* **Consigne**: Selon l'extrait, pourquoi Wright est-il publié dans la collection « L’horizon des possibles » ? Répondez en une à trois phrases.

* **Extrait**:
•••
Qu’impliquerait cette disposition d’esprit non pessimiste ?
« Pouvons-nous vraiment faire comme si 1917 n’avait pas échoué pour des raisons non seulement extrinsèques, mais intrinsèques ?«
Un effort pour penser concrètement les voies d’accès à un plus grand épanouissement collectif avec leurs chances d’aboutir. Mais l’exercice n’a rien de béat : Wright s’en prend, entre les lignes, dans la plus pure tradition du marxisme, à l’inanité et à la faiblesse d’intellectuels et de militants de gauche qui se plaignent en permanence du caractère totalement achevé de la domination capitaliste tout en n’ayant aucun problème pour dessiner, mois après mois et luttes après luttes, des plans tous plus extravagants les uns que les autres… La philosophie politique est pleine d’utopies de papier. Les traditions socialistes ont déjà écrit leurs premières mesures révolutionnaires et leurs figures du communisme. Wright propose au contraire de réfléchir, par l’enquête empirique sur le passé et le présent, à ce qu’on appelait autrefois dans la tradition marxiste la « transition socialiste » : une transition qu’il faut désormais pluraliser dans ses visées, dans ses chemins, car le dernier siècle nous y a contraints.
Qu’entendez-vous précisément par là ?
Eh bien, ça signifie que 1917 n’a pas suffi et qu’il ne suffit pas non plus de se détacher du stalinisme, ou même du léninisme, pour reprendre la question de la sortie du capitalisme. Pouvons-nous vraiment faire comme si 1917 n’avait pas échoué pour des raisons non seulement extrinsèques, mais intrinsèques ? S’agira-t-il de recommencer la révolution bolchevik, mais autrement, selon des voies encore inconnues, comme l’ont souvent défendu les trotskystes ? Bien entendu, toute une réflexion stratégique s’est développée après 1917, dans le marxisme et dans les autres familles du socialisme, en tenant compte de l’échec de 1917. Qu’en reste-t-il aujourd’hui ? Il faut y revenir, sans doute, mais surtout aller au-delà. La collection « L’horizon des possibles », aux Éditions La Découverte, que j’anime avec Christian Laval, se donne à nouveau les possibilités transformatrices pour objet, spéculatif ou savant. Récemment, Jérome Baschet et Étienne Balibar y ont instruit cette problématique du passage au socialisme. Et si Wright y est publié depuis son grand ouvrage Utopies réelles, c’est parce qu’il renouvelle, selon moi, avec un certain courage de pensée, cette même question classique, mais en l’adaptant aux coordonnées actuelles du capitalisme et en récusant le catéchisme doctrinal et l’opposition stérile entre credos socialistes.
Mais, avant d’aller plus loin dans la discussion : c’est qui, ou plutôt c’est quoi, Erik Olin Wright ?
•••
* **Bloc de données**:
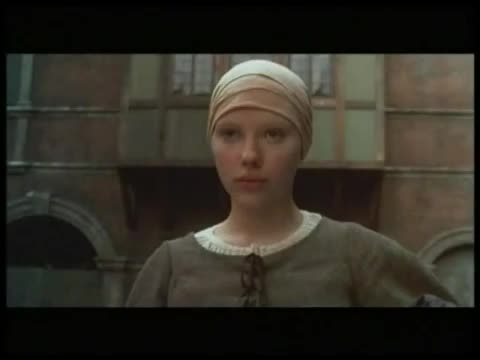 Extrait vidéo du film  La Jeune fille à la perle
•••
* **Réponse proposée**: Wright y est publié parce qu'il renouvelle, avec un certain courage de pensée, la question classique du passage au socialisme. Il l'adapte aux coordonnées actuelles du capitalisme et récuse le catéchisme doctrinal ainsi que l'opposition stérile entre credos socialistes.